The Chinese government has appropriated more than 200 million yuan in special funds to implement the religious policy in Tibet. For the renovation of the Potala Palace alone, the central government allotted more than 40 million yuan.
To date, more than 1,400 religious centers have been renovated and opened to the public, meeting the needs of the religious people for their normal religious life.
Special State Aid to Tibet's Development: Tibet has quite harsh natural conditions. To change the backward situation and promote the common prosperity of all ethnic groups, the central government and the people of the whole country have offered great support to Tibet in terms of labor, materials, finances and technology as well as in policies, demonstrating their special concern.
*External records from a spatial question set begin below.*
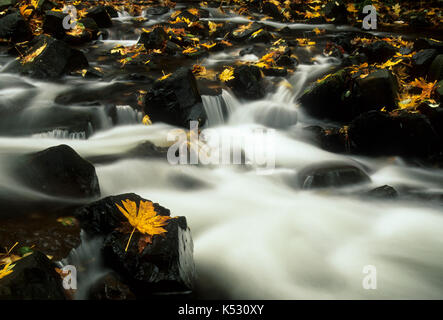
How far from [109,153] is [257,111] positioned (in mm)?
2786

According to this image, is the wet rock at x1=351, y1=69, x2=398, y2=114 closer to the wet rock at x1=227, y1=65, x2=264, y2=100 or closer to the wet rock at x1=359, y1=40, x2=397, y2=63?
the wet rock at x1=227, y1=65, x2=264, y2=100

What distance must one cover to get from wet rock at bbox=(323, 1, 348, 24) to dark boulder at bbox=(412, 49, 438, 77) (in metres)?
6.59

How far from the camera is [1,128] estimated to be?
4.71 metres

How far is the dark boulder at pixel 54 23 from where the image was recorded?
801cm

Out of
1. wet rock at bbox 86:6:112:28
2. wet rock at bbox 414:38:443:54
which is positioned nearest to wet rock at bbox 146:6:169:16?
wet rock at bbox 86:6:112:28

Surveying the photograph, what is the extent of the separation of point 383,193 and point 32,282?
143 inches

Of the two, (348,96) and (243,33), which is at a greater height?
(243,33)

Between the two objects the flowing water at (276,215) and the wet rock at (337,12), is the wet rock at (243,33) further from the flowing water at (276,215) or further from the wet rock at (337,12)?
the flowing water at (276,215)

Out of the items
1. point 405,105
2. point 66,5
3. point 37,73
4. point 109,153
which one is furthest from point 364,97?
point 66,5

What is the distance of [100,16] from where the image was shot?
9.45 metres

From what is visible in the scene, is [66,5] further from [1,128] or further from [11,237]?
[11,237]

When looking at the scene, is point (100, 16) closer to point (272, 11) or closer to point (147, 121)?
point (147, 121)

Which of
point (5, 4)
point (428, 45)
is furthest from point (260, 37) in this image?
point (5, 4)
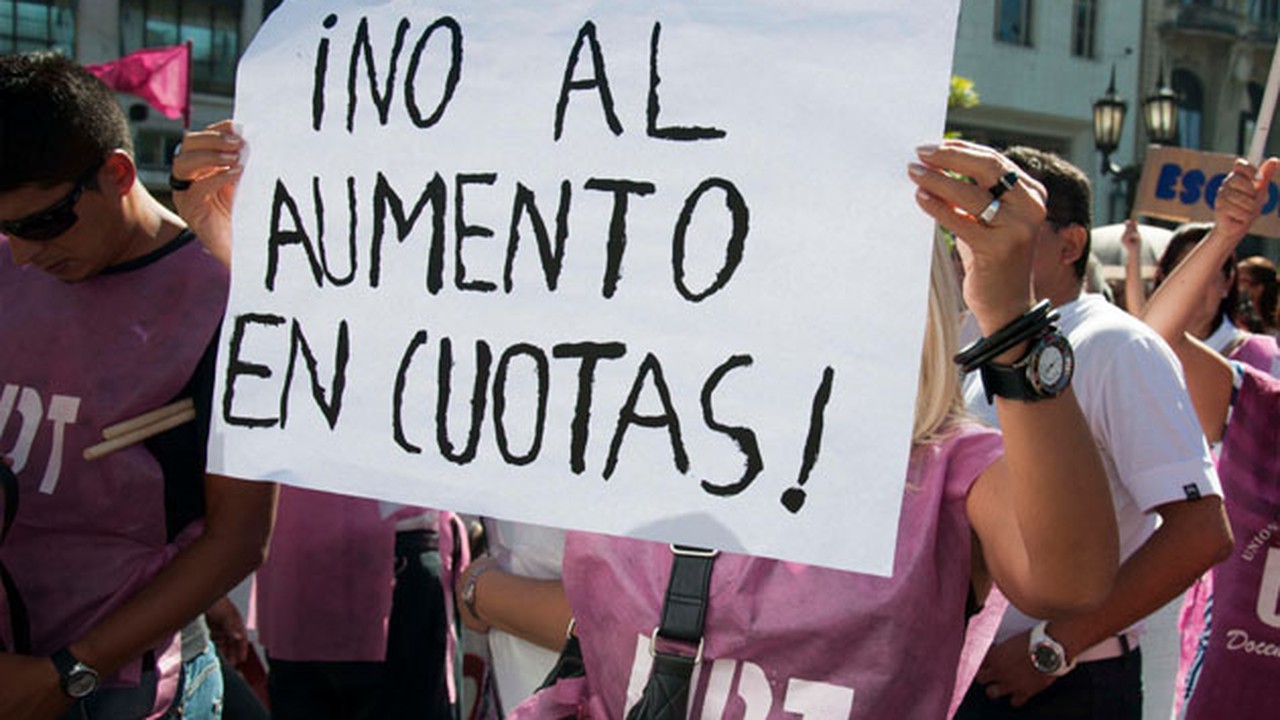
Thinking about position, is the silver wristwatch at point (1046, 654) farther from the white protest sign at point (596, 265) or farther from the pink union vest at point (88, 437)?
the pink union vest at point (88, 437)

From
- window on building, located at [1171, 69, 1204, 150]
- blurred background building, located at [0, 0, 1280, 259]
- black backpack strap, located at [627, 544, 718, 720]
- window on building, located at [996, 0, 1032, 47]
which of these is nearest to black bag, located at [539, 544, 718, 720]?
black backpack strap, located at [627, 544, 718, 720]

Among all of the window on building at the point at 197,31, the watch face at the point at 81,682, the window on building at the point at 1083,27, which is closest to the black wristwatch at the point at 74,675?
the watch face at the point at 81,682

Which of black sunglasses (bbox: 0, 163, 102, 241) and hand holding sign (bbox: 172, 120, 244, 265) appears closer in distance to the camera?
hand holding sign (bbox: 172, 120, 244, 265)

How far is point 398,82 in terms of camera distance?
157cm

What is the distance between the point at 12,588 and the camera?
6.47 ft

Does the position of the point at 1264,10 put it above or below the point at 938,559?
above

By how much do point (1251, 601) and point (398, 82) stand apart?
2.01 meters

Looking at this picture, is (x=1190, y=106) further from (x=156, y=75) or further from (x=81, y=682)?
(x=81, y=682)

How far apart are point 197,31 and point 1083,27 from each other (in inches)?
675

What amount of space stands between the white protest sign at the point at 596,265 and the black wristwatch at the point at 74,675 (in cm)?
55

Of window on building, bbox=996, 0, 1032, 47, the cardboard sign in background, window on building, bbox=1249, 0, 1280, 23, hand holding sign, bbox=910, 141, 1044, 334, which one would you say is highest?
window on building, bbox=1249, 0, 1280, 23

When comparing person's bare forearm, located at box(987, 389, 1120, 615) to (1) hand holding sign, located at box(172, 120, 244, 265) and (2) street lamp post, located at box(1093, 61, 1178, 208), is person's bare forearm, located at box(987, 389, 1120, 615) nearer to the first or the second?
(1) hand holding sign, located at box(172, 120, 244, 265)

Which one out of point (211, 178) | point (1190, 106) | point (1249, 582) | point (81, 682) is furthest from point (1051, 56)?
point (81, 682)

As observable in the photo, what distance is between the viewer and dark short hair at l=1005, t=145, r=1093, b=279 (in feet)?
8.19
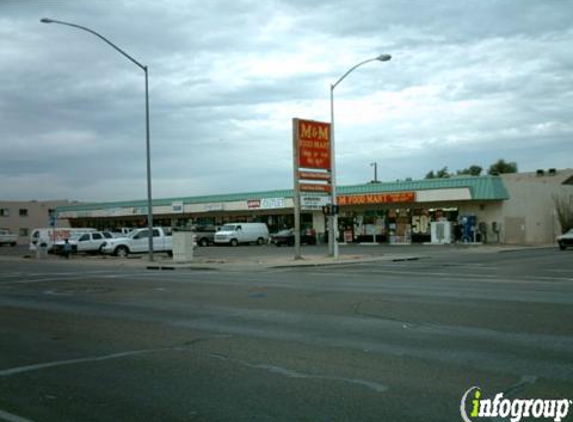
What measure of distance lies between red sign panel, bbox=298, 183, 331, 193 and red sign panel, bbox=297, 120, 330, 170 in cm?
99

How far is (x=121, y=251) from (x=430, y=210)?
80.6 feet

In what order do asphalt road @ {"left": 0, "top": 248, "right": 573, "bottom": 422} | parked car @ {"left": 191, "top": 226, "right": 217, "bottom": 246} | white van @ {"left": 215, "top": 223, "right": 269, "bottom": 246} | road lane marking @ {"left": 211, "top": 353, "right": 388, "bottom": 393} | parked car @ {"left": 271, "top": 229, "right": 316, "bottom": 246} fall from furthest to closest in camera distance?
parked car @ {"left": 191, "top": 226, "right": 217, "bottom": 246} < white van @ {"left": 215, "top": 223, "right": 269, "bottom": 246} < parked car @ {"left": 271, "top": 229, "right": 316, "bottom": 246} < road lane marking @ {"left": 211, "top": 353, "right": 388, "bottom": 393} < asphalt road @ {"left": 0, "top": 248, "right": 573, "bottom": 422}

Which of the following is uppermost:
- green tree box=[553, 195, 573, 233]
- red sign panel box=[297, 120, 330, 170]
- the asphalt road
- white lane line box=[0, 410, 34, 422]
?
red sign panel box=[297, 120, 330, 170]

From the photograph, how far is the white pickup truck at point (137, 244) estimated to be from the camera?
138 feet

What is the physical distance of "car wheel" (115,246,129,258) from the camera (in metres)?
42.5

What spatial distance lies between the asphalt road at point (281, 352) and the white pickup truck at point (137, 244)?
80.7ft

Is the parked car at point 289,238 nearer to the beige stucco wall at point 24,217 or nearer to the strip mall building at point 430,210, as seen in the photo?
the strip mall building at point 430,210

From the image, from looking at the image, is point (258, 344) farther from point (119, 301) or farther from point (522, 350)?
point (119, 301)

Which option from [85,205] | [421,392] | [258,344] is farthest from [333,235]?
[85,205]

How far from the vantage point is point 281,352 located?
361 inches

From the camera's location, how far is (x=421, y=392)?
6945mm

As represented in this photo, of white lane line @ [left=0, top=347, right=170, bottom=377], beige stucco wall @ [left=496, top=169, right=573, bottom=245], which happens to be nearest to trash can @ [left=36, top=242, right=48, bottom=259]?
beige stucco wall @ [left=496, top=169, right=573, bottom=245]

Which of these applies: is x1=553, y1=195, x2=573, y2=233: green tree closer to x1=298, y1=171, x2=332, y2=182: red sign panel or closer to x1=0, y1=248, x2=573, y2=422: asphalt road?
x1=298, y1=171, x2=332, y2=182: red sign panel

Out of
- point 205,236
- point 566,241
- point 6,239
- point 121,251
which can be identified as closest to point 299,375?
point 121,251
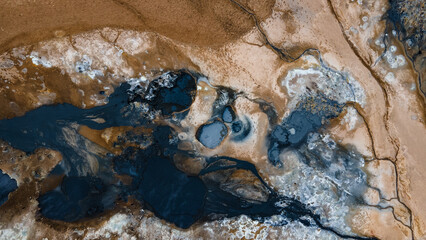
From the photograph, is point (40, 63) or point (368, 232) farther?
point (368, 232)

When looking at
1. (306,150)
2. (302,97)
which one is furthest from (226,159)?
(302,97)

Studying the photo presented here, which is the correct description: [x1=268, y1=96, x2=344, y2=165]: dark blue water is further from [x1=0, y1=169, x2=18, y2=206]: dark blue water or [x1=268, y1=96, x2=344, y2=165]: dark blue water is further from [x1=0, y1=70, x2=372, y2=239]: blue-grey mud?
[x1=0, y1=169, x2=18, y2=206]: dark blue water

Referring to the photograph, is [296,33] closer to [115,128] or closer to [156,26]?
[156,26]

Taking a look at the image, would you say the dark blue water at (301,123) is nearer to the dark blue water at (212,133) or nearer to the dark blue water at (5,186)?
the dark blue water at (212,133)

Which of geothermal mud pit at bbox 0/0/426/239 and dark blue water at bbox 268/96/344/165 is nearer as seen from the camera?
geothermal mud pit at bbox 0/0/426/239

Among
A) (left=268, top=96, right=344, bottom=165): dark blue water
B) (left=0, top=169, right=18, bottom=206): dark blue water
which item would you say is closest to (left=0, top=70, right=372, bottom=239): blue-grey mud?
(left=268, top=96, right=344, bottom=165): dark blue water

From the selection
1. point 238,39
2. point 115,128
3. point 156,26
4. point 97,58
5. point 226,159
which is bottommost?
point 115,128
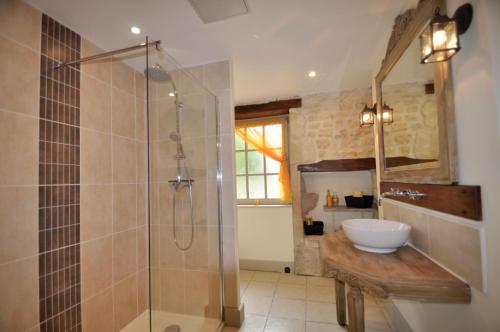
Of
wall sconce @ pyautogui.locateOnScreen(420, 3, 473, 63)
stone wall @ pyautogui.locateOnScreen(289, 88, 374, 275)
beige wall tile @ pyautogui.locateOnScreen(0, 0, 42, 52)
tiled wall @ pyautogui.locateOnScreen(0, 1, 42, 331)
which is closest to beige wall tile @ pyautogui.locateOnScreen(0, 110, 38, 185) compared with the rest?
tiled wall @ pyautogui.locateOnScreen(0, 1, 42, 331)

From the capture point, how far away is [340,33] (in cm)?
163

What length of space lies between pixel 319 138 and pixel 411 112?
1.44 m

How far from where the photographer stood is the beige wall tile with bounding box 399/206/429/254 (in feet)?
4.02

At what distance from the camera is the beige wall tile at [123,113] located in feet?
5.97

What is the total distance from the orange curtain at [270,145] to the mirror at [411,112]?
1.36 meters

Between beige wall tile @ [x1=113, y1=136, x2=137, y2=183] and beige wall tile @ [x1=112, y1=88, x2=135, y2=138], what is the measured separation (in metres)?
0.08

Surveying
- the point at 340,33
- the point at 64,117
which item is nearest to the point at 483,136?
the point at 340,33

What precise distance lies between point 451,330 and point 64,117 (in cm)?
257

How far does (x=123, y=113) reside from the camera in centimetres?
190

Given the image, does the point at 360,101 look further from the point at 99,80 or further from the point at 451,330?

Tibet started to implement the Eighth Five-Year Plan and the Ten-Year Program in 1991. Major State-financed projects include the comprehensive development of the drainage area of the middle reaches of the Yarlung Zangbo, Lhasa and Nyang Qu rivers, a project started in 1991 with a total investment of 1 billion yuan; -- construction of the Yamzhog Yumco Pump-Storage Power Station, one of the state's key projects aimed at helping ease the power shortages in Lhasa and the surrounding area; construction of the Qinghai-Tibet, Sichuan-Tibet, Nagqu-Qamdo and China-Nepal highways with an investment of over 1 billion yuan; the expansion of the Gonggar Airport in Lhasa. The runway can accommodate Boeing 747s and other jumbo passenger aircraft; construction of the Lhasa Post and Telecommunications center, which entails the addition of 11,000-channel program-controlled telephone exchanges and 54 ground satellite stations in 47 counties.